European journal of biochemistry·2004
Same journal

Monitoring ligand-mediated nuclear receptor-coregulator interactions by noncovalent mass spectrometry.

European journal of biochemistry·2004
Same journal

Solution structure of long neurotoxin NTX-1 from the venom of Naja naja oxiana by 2D-NMR spectroscopy.
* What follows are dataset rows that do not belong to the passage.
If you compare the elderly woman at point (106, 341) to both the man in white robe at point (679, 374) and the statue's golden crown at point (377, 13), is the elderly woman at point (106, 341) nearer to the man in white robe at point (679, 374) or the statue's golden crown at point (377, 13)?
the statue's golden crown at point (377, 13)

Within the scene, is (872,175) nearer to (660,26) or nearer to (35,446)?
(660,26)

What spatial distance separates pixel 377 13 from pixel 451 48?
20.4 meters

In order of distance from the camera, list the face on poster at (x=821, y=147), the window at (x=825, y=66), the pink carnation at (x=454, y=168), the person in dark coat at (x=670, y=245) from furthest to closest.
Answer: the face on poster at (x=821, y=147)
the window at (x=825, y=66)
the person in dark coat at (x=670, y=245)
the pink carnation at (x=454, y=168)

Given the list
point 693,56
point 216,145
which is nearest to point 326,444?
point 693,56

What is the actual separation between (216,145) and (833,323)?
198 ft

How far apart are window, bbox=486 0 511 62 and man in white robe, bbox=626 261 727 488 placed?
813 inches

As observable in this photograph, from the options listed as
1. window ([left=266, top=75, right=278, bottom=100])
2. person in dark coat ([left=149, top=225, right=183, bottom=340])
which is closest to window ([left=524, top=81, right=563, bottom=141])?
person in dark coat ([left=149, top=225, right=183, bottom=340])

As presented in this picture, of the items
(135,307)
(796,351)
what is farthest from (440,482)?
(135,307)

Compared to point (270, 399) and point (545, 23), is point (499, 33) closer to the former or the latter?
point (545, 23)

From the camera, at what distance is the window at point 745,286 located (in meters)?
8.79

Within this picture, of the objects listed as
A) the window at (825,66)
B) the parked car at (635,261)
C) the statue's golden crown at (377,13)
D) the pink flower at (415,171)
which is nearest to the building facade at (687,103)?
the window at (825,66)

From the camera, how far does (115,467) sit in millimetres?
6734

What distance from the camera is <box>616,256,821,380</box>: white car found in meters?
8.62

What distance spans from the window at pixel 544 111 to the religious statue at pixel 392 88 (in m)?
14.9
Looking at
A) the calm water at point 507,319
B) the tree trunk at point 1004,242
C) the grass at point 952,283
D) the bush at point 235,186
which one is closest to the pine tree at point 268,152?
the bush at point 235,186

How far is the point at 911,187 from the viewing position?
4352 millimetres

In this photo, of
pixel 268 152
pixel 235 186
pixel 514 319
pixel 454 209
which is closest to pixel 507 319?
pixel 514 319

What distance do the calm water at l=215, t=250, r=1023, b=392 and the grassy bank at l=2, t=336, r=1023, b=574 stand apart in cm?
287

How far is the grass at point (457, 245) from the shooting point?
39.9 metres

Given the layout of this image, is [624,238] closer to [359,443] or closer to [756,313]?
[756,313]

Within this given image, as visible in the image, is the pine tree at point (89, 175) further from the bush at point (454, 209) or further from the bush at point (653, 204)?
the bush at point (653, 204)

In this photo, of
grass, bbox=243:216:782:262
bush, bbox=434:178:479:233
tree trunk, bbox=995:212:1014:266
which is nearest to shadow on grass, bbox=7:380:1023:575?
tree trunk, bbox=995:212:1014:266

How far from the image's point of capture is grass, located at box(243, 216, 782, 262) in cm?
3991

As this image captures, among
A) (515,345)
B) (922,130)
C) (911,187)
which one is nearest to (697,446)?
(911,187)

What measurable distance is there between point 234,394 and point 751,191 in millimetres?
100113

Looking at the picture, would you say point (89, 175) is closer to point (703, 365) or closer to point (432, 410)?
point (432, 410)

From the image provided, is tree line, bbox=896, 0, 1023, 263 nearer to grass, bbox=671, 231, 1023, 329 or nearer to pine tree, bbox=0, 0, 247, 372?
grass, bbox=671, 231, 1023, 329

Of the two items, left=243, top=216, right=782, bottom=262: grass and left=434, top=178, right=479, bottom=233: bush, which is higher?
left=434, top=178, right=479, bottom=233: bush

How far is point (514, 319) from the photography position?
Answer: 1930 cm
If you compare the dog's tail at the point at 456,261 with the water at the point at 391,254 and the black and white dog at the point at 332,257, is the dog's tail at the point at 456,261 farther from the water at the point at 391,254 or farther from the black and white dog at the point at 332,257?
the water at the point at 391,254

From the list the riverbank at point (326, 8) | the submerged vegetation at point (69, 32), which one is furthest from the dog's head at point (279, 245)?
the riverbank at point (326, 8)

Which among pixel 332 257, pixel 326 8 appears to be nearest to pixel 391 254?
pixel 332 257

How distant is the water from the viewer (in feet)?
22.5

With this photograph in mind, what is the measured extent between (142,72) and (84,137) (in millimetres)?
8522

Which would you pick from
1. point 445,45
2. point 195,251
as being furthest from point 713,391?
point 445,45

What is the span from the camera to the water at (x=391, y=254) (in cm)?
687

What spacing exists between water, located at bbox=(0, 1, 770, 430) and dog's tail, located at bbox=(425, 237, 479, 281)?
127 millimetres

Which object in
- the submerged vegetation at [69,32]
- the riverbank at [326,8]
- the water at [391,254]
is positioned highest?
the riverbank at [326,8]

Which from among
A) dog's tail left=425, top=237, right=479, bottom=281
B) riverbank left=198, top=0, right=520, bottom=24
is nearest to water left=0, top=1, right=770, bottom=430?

European journal of biochemistry·2004
See all related articles

Peptide synthetases utilize distinct nucleotide binding sites, differing from aminoacyl-tRNA synthetases. These findings aid in identifying peptide synthetases in protein mixtures.

Area of Science:

  • Biochemistry
  • Enzymology
  • Molecular Biology

Background:

  • Peptide synthetases feature linearly arranged catalytic units with conserved amino acid-activating segments.
  • Sequence analysis reveals novel motifs in peptide synthetases, distinct from aminoacyl-tRNA synthetases.
  • Understanding nucleotide substrate interactions is crucial for characterizing these enzymes.

Purpose of the Study:

  • To investigate the catalytic properties of peptide synthetases concerning nucleotide substrates.
  • To differentiate peptide synthetases from aminoacyl-tRNA synthetases based on substrate specificity.
  • To identify potential alternative substrates for detecting peptide synthetases.

Main Methods:

  • Enzyme kinetic studies were employed to analyze substrate and inhibitor interactions.

Related Experiment Videos

  • The use of adenosine triphosphate (ATP) analogues, including 2'-deoxy-ATP (dATP) and 7-deazaadenosine 5'-triphosphate, was investigated.
  • Kinetic analysis of coenzyme A inhibition was performed.
  • Main Results:

    • Peptide synthetases accept ATP analogues like dATP and 7-deazaadenosine 5'-triphosphate, unlike many aminoacyl-tRNA synthetases.
    • Substrate binding indicates a preference for the anti-conformation.
    • Coenzyme A acts as a non-competitive inhibitor, suggesting a secondary nucleotide binding site.

    Conclusions:

    • Peptide synthetases possess a unique substrate and inhibition profile compared to aminoacyl-tRNA synthetases.
    • These enzymes represent a distinct family of carboxyl-activating enzymes.
    • The identified substrate specificities can aid in the detection of peptide synthetases in complex biological samples.